▸ TEXT PROVIDED
-----
/nov 18, 2020

Nature vs. Nurture Tip 1: Use DAST With SAST

By Hope Goslin

When conducting research for this year’s State of Software Security report, we looked at how “nature” and “nurture” contribute to the time it takes to close out a security flaw. For the “nature” side, we looked at attributes that we cannot change, like application size or age. For “nurture,” we looked at application attributes we can change, like security scan frequency and cadence.

We found that the “nature” of applications can have a negative effect on how long it takes to remediate a security flaw. Applications with a high flaw density take, on average, 63 days longer to remediate security flaws than applications with a lower flaw density. Large applications or organizations and old applications also slow down remediation.
-----
▸ EXERCISE
Quote the whole post on nature versus nurture in fixing software security flaws, word for word.

▸ GIVEN DATA
-----
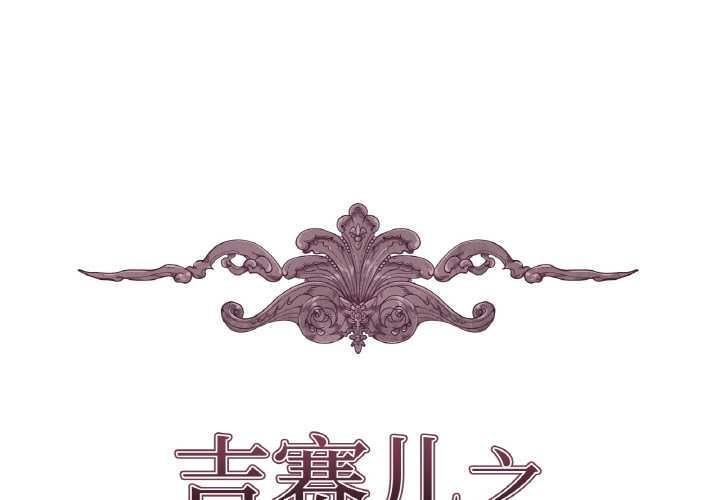 吉賽兒之血第27話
-----
▸ ANSWER TO THE EXERCISE
/nov 18, 2020

Nature vs. Nurture Tip 1: Use DAST With SAST

By Hope Goslin

When conducting research for this year’s State of Software Security report, we looked at how “nature” and “nurture” contribute to the time it takes to close out a security flaw. For the “nature” side, we looked at attributes that we cannot change, like application size or age. For “nurture,” we looked at application attributes we can change, like security scan frequency and cadence.

We found that the “nature” of applications can have a negative effect on how long it takes to remediate a security flaw. Applications with a high flaw density take, on average, 63 days longer to remediate security flaws than applications with a lower flaw density. Large applications or organizations and old applications also slow down remediation.